Copy the rows below word for word, starting with the line containing "Which member from" and going on through the line containing "4. (x=291, y=88)". Omit any pictures from your copy.

───── Exercise data

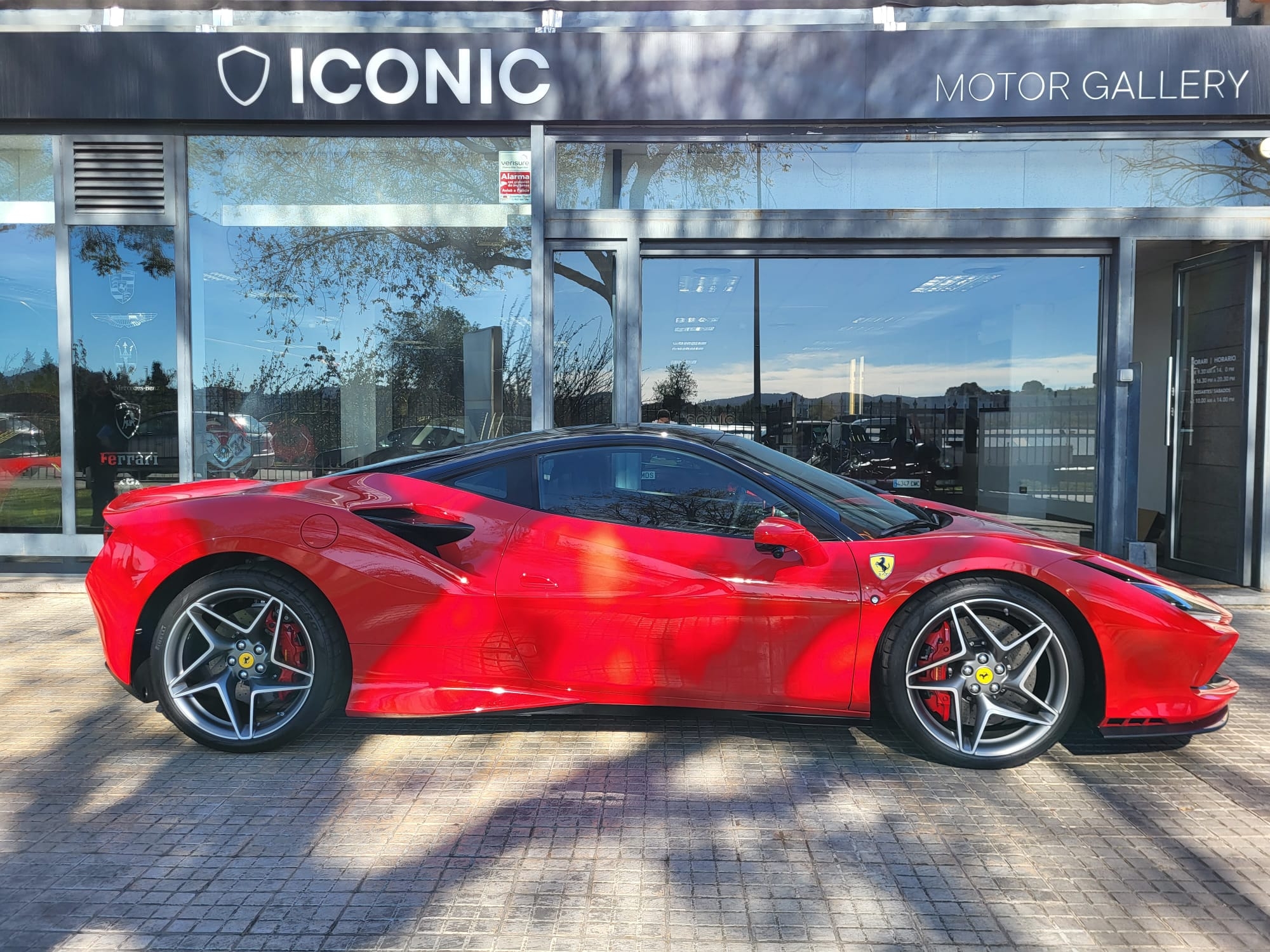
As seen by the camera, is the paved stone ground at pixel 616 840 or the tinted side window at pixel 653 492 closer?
the paved stone ground at pixel 616 840

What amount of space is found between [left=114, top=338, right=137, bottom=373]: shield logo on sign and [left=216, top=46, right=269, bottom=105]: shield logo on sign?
230cm

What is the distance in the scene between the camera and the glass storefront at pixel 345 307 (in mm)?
7422

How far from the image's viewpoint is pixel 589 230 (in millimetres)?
7164

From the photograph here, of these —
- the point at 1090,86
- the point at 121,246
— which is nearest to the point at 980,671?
the point at 1090,86

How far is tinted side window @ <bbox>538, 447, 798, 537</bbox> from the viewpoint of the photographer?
3.42 metres

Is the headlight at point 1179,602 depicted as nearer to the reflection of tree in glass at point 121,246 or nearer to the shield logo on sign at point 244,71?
the shield logo on sign at point 244,71

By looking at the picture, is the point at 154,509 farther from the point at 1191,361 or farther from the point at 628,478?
the point at 1191,361

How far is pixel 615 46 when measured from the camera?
6871 millimetres

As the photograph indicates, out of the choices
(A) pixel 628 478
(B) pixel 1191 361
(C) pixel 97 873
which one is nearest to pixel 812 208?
(B) pixel 1191 361

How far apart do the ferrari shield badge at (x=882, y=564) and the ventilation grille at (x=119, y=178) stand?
6976 millimetres

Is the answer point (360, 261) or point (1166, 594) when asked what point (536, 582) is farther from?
point (360, 261)

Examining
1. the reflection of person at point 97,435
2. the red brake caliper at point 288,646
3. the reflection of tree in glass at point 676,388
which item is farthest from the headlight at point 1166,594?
the reflection of person at point 97,435

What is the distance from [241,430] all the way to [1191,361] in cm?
884

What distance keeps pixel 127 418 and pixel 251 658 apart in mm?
5071
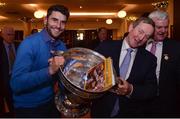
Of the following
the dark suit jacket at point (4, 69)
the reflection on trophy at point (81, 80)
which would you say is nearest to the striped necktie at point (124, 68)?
the reflection on trophy at point (81, 80)

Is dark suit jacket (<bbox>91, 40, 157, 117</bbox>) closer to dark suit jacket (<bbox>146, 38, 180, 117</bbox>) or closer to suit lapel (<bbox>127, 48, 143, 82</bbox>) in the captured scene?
suit lapel (<bbox>127, 48, 143, 82</bbox>)

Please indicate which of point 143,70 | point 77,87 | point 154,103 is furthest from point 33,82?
point 154,103

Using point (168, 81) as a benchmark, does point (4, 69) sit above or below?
below

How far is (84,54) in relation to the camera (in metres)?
1.22

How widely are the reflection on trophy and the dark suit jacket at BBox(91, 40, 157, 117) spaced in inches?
11.6

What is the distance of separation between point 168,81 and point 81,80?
2.95 ft

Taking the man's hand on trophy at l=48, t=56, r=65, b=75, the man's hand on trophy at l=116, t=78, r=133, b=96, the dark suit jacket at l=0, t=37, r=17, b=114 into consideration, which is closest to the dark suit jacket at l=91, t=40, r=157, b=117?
the man's hand on trophy at l=116, t=78, r=133, b=96

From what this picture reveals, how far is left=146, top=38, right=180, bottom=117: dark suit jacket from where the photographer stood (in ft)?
6.04

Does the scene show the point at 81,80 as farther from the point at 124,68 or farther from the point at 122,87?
the point at 124,68

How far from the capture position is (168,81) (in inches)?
72.7

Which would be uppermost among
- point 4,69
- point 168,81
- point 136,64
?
point 136,64

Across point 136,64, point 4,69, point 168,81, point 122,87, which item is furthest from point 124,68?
point 4,69

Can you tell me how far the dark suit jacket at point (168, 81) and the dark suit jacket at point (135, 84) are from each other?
237 mm

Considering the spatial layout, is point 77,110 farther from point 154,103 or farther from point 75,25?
point 75,25
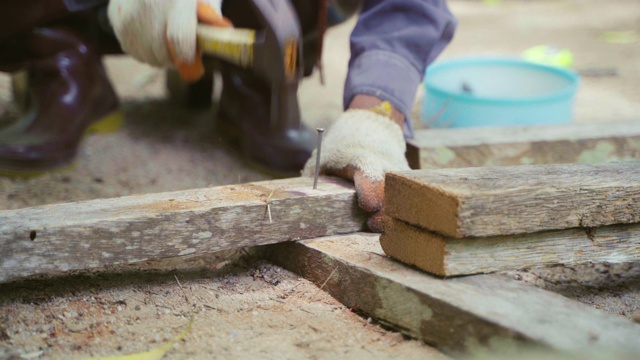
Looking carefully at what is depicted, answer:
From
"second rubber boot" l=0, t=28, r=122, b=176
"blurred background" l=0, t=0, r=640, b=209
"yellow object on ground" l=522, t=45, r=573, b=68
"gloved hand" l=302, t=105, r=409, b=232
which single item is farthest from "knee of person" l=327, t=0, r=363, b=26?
"yellow object on ground" l=522, t=45, r=573, b=68

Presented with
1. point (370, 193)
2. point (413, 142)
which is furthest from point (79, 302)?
point (413, 142)

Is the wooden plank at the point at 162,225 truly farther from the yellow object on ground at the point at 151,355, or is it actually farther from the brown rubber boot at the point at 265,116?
the brown rubber boot at the point at 265,116

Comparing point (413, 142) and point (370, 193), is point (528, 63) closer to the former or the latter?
point (413, 142)

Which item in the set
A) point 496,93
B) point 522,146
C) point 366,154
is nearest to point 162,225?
point 366,154

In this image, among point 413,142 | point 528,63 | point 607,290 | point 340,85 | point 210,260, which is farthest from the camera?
point 340,85

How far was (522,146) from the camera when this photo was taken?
1771 mm

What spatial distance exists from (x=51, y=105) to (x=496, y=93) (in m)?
1.59

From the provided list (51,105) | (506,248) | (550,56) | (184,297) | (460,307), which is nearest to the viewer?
(460,307)

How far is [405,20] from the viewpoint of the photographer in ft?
5.87

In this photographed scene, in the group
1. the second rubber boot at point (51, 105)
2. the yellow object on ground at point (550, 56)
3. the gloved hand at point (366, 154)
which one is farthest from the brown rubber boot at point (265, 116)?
the yellow object on ground at point (550, 56)

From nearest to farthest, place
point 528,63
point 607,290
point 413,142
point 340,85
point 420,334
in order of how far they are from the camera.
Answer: point 420,334 → point 607,290 → point 413,142 → point 528,63 → point 340,85

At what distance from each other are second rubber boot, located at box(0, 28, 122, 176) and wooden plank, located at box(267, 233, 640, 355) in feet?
3.18

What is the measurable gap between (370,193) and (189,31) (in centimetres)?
51

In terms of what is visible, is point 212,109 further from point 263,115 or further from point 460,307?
point 460,307
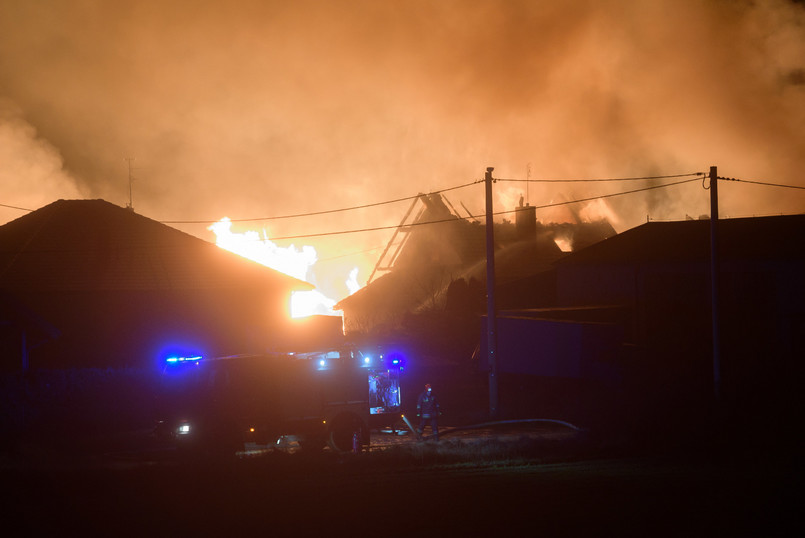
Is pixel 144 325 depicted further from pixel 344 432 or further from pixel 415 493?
pixel 415 493

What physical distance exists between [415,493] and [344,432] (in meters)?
6.14

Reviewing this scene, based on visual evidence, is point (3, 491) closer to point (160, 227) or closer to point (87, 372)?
point (87, 372)

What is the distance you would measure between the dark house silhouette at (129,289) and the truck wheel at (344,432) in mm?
13575

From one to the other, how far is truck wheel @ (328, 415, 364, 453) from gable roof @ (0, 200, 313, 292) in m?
14.3

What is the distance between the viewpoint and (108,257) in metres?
32.3

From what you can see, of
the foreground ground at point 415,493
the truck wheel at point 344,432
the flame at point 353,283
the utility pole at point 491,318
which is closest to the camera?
the foreground ground at point 415,493

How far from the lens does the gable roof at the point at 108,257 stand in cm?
3075

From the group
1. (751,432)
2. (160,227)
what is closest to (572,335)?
(751,432)

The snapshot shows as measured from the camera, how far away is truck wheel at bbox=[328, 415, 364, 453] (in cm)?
1919

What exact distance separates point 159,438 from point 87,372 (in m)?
7.61

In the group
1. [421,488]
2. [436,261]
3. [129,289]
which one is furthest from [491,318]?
[436,261]

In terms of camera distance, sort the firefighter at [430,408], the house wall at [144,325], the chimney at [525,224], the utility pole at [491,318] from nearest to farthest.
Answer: the firefighter at [430,408]
the utility pole at [491,318]
the house wall at [144,325]
the chimney at [525,224]

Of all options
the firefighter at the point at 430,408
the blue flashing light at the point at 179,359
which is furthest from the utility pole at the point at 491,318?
the blue flashing light at the point at 179,359

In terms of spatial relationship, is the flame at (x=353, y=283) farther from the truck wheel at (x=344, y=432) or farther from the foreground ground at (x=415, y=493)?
the truck wheel at (x=344, y=432)
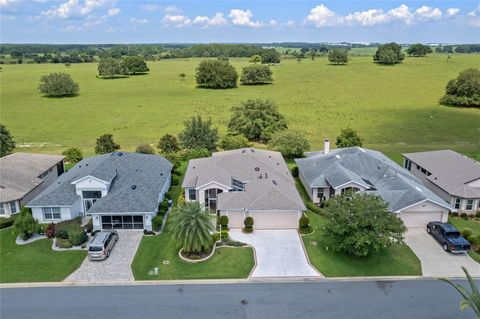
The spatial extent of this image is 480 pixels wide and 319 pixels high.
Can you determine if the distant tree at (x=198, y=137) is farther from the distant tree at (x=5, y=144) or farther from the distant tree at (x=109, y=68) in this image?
the distant tree at (x=109, y=68)

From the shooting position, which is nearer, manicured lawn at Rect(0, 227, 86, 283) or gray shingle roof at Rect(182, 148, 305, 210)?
manicured lawn at Rect(0, 227, 86, 283)

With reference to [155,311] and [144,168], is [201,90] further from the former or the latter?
[155,311]

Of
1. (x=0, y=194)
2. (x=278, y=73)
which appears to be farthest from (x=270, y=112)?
(x=278, y=73)

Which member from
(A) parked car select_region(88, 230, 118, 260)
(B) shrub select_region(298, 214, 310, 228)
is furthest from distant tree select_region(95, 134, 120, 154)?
(B) shrub select_region(298, 214, 310, 228)

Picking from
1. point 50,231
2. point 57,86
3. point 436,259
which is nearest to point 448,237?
point 436,259

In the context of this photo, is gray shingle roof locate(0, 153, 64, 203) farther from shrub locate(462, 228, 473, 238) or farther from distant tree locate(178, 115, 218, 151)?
shrub locate(462, 228, 473, 238)

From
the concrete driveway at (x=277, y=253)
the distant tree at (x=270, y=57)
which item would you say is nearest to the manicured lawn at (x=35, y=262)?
the concrete driveway at (x=277, y=253)
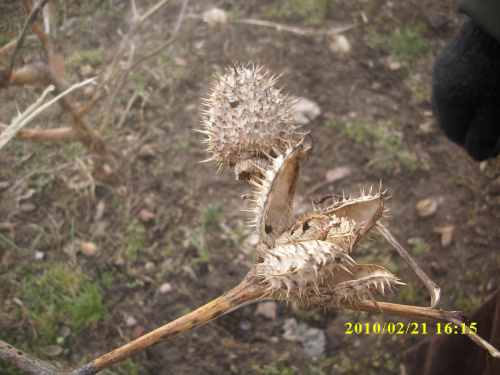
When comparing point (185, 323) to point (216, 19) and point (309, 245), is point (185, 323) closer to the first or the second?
point (309, 245)

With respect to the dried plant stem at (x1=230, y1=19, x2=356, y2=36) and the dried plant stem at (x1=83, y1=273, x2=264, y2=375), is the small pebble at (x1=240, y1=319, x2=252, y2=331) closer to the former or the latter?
the dried plant stem at (x1=83, y1=273, x2=264, y2=375)

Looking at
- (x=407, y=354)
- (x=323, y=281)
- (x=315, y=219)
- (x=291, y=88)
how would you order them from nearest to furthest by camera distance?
1. (x=323, y=281)
2. (x=315, y=219)
3. (x=407, y=354)
4. (x=291, y=88)

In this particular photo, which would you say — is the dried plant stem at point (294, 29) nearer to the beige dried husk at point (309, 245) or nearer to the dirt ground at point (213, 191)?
the dirt ground at point (213, 191)

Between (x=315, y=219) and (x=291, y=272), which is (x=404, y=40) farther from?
(x=291, y=272)

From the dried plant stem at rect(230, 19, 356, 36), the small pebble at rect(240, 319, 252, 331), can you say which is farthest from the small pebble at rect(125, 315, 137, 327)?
the dried plant stem at rect(230, 19, 356, 36)

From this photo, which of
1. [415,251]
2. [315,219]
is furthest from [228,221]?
[315,219]

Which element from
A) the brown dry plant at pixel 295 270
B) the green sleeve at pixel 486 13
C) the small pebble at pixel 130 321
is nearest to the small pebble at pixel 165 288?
the small pebble at pixel 130 321
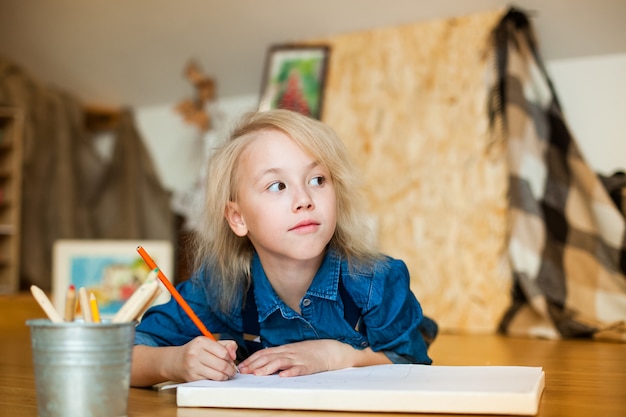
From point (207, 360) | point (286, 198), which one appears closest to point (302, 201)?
point (286, 198)

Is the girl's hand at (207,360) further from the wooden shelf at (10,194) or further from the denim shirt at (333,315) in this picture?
the wooden shelf at (10,194)

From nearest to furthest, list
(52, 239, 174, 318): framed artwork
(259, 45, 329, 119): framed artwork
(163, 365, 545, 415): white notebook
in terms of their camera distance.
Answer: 1. (163, 365, 545, 415): white notebook
2. (52, 239, 174, 318): framed artwork
3. (259, 45, 329, 119): framed artwork

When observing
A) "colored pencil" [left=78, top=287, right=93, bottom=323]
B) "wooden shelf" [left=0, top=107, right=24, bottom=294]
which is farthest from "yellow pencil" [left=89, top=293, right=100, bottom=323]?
"wooden shelf" [left=0, top=107, right=24, bottom=294]

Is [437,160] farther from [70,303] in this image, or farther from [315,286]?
[70,303]

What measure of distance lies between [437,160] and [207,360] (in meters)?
1.80

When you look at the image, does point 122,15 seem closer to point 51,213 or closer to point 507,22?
point 51,213

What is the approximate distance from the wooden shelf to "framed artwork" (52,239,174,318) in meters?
0.30

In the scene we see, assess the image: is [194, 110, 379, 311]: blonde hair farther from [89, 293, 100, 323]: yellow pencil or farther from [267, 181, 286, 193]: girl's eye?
[89, 293, 100, 323]: yellow pencil

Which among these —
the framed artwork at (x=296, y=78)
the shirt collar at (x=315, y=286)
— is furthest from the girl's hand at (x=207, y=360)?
the framed artwork at (x=296, y=78)

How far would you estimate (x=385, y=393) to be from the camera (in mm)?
1021

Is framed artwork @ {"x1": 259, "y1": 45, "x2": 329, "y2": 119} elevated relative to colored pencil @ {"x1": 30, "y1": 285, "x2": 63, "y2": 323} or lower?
elevated

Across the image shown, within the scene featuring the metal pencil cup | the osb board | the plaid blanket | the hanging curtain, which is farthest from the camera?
the hanging curtain

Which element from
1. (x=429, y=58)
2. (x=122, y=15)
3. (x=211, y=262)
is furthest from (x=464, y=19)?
(x=211, y=262)

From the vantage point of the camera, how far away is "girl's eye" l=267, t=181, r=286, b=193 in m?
1.30
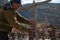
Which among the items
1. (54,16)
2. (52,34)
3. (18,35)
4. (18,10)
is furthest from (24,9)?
(54,16)

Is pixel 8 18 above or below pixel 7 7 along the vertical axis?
below

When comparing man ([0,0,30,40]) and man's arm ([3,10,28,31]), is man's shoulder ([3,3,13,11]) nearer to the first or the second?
man ([0,0,30,40])

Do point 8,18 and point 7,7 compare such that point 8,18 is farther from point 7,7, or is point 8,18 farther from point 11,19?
point 7,7

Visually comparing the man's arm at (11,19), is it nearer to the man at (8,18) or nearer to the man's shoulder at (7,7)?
the man at (8,18)

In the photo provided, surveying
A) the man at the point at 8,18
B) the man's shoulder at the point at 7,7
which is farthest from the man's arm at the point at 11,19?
the man's shoulder at the point at 7,7

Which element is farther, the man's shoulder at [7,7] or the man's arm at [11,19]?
the man's shoulder at [7,7]

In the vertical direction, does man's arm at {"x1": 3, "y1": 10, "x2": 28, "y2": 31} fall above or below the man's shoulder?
below

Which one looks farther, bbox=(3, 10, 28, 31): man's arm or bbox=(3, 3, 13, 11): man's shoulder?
bbox=(3, 3, 13, 11): man's shoulder

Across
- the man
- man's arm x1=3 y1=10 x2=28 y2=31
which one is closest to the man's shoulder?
the man

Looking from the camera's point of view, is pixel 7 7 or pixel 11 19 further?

──────────

§ **Response to this exercise**:
Which member from
(A) parked car select_region(88, 230, 118, 260)
(B) shrub select_region(298, 214, 310, 228)
is furthest from distant tree select_region(95, 134, 120, 154)?
(B) shrub select_region(298, 214, 310, 228)

Picking from
1. point 50,231
2. point 57,86
3. point 436,259
which is nearest to point 448,237?
point 436,259

In the context of this photo, is gray shingle roof locate(0, 153, 64, 203) farther from shrub locate(462, 228, 473, 238) or farther from distant tree locate(178, 115, 218, 151)?
shrub locate(462, 228, 473, 238)

From
the concrete driveway at (x=277, y=253)
the distant tree at (x=270, y=57)
which item would you say is nearest to the manicured lawn at (x=35, y=262)?
the concrete driveway at (x=277, y=253)
When comparing point (185, 323) to point (216, 19) and point (309, 245), is point (185, 323) closer to the first or the second?
point (309, 245)

With respect to the dried plant stem at (x1=230, y1=19, x2=356, y2=36) and the dried plant stem at (x1=83, y1=273, x2=264, y2=375), is the small pebble at (x1=240, y1=319, x2=252, y2=331) closer to the former or the latter?
the dried plant stem at (x1=83, y1=273, x2=264, y2=375)

Looking at
- (x=407, y=354)
- (x=323, y=281)
- (x=315, y=219)
- (x=291, y=88)
how would you order them from nearest to furthest by camera distance?
1. (x=323, y=281)
2. (x=315, y=219)
3. (x=407, y=354)
4. (x=291, y=88)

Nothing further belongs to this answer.